Moreover, while the Jews accepted proposals for a Palestinian state first made in the 1930s and then in 1947, and while the Israelis offered them more than 95 per cent of the possible land for a state in 2000 and 2008, the Palestinians responded merely by murdering more Jews...."
Since courting the Muslim vote is at the heart of this unpleasant incident involving the latest Lib Dem politician to smear Jews and
Israel, let's give the final word to a British Muslim doctor of Pakistani heritage,
Qanta Ahmed. The
following was written by her regarding the
Mavi Marmara affair, but it complements Melanie Phillips' points nicely, and sends a message that should be heeded by demonisers of Israel everywhere (including Ward):
"As world media becomes ever more comfortable with the portrayal of Israel as monolithic villain devoid of conscience, anti-Israeli criticism begins to ascend in volume, and commentary further deteriorates. This is a frightening descent and should concern all of us, irrespective of one's politics, faith or relationships....
While we dehumanize and decry the immoral IDF officer, the cruel Israeli superpower, the heartless Jewish state, we, 'the other', maintain our own moral compass intact in assessing our own contributions to ongoing tropism. Hence, Hamas, and its violent and truly cannibalistic approaches (fueling a culture which literally consumes its own children in the service of its ideology) becomes a resistance of valor and indeed apparently one above moral question.
This is a bastardization of humanity and morality. Who are we to judge the Israelis and their policies, when the wider Muslim world tolerates a total departure of the most basic Islamic values: living a meaningful life in this world, sanctity of life above all other rights, subscription to ideologies meaningfully exchanged through suicide bombing into spiritual and material currency, fundamentally abandoning the protection and nurturing of society's weakest: the child. Conveniently, for our collective moral Muslim superiority, our moral compass is off line when considering ourselves. We do not reflect. We lack introspection. Indeed our own, increasingly grotesque reflection is too awful for ourselves to behold, because within it we recognize our complicity in immorality....

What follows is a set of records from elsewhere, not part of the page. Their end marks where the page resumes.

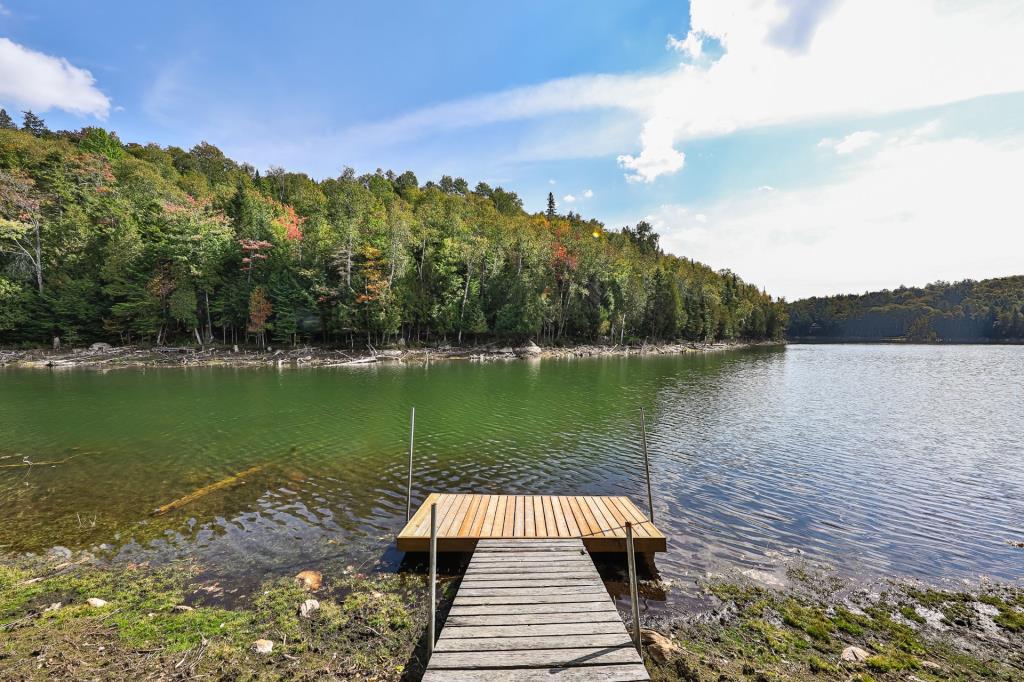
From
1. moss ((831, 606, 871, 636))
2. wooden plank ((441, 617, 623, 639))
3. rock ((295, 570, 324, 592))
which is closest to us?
wooden plank ((441, 617, 623, 639))

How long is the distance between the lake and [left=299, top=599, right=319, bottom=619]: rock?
146 cm

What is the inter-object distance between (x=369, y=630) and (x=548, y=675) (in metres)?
3.04

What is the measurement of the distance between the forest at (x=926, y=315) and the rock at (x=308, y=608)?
195721mm

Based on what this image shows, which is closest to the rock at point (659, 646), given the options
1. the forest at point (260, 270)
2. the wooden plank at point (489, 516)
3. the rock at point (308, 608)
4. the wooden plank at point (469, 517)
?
the wooden plank at point (489, 516)

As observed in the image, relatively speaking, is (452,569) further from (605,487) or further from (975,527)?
(975,527)

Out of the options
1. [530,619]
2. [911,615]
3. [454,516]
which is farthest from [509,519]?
[911,615]

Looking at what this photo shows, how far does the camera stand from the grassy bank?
551 centimetres

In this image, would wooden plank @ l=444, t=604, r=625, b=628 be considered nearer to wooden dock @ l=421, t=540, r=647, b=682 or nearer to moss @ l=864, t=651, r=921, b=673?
wooden dock @ l=421, t=540, r=647, b=682

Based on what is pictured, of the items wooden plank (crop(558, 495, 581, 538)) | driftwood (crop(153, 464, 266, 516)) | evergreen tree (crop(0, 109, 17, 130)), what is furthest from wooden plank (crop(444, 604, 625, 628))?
evergreen tree (crop(0, 109, 17, 130))

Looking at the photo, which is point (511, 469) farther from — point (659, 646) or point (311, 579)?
point (659, 646)

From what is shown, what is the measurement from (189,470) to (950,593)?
19.5 metres

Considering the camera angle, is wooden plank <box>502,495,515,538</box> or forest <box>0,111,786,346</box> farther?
forest <box>0,111,786,346</box>

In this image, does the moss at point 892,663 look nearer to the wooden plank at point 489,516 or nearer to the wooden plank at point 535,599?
the wooden plank at point 535,599

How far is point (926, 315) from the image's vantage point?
157500 millimetres
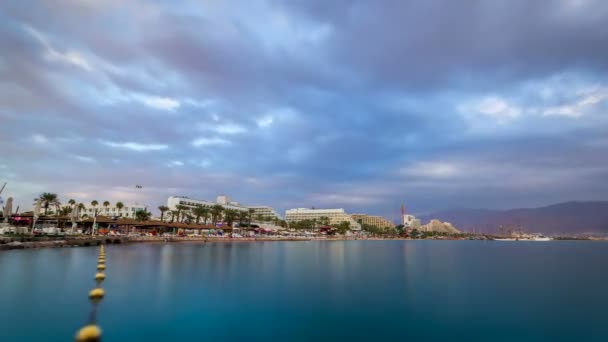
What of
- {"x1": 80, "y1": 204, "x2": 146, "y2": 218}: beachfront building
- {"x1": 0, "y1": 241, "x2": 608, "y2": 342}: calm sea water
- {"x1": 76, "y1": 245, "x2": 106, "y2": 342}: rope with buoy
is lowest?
{"x1": 0, "y1": 241, "x2": 608, "y2": 342}: calm sea water

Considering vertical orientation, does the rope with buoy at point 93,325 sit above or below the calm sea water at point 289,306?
above

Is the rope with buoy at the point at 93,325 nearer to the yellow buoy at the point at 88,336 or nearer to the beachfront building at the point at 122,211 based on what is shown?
the yellow buoy at the point at 88,336

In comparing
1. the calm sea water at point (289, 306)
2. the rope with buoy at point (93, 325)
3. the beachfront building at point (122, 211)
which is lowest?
the calm sea water at point (289, 306)

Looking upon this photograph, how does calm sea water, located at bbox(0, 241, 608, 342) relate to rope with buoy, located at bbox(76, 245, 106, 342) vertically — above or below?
below

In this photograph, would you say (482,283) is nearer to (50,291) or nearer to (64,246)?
(50,291)

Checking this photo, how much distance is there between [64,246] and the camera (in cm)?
6619

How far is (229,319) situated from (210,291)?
28.5 ft

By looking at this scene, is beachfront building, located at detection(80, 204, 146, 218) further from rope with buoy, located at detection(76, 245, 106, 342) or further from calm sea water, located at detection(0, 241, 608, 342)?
rope with buoy, located at detection(76, 245, 106, 342)

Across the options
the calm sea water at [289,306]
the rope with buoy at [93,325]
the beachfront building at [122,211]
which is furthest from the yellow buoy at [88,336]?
the beachfront building at [122,211]

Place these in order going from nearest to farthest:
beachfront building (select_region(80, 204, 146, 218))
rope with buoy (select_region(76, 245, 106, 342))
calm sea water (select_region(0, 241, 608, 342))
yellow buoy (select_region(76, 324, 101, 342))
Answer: yellow buoy (select_region(76, 324, 101, 342)) → rope with buoy (select_region(76, 245, 106, 342)) → calm sea water (select_region(0, 241, 608, 342)) → beachfront building (select_region(80, 204, 146, 218))

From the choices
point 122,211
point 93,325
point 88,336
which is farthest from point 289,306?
point 122,211

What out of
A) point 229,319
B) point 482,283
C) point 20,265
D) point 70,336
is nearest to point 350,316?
point 229,319

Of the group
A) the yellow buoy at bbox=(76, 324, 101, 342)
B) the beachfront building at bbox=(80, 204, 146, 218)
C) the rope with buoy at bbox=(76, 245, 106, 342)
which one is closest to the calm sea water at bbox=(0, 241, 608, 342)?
the rope with buoy at bbox=(76, 245, 106, 342)

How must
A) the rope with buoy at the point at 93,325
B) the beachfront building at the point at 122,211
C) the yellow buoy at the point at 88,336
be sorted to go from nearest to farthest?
1. the yellow buoy at the point at 88,336
2. the rope with buoy at the point at 93,325
3. the beachfront building at the point at 122,211
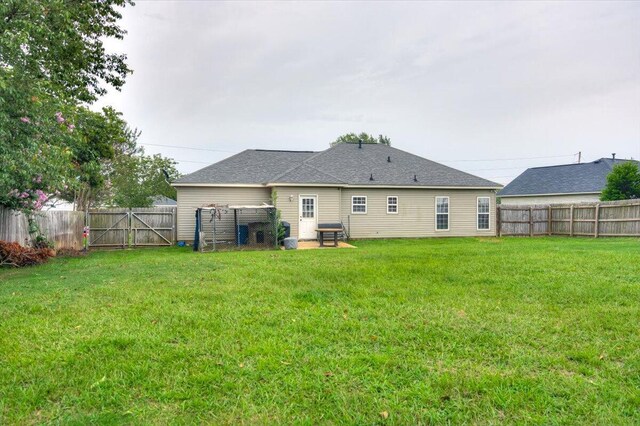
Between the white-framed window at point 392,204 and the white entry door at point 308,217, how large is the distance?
3.67 meters

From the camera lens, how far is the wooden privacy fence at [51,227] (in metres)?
10.2

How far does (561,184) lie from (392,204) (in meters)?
16.5

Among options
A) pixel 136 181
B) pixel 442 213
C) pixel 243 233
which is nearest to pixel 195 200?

When will we understand that Israel's security problem is everyone's security problem, that a threatened Jew is a threatened Muslim, that suicide bombers can come to a neighborhood near you, that there is no morality in the destruction of life and that these problems are so big they require all of us to engage together and collaborate, not polarize around primal tropisms and alienate? When will that be? When?"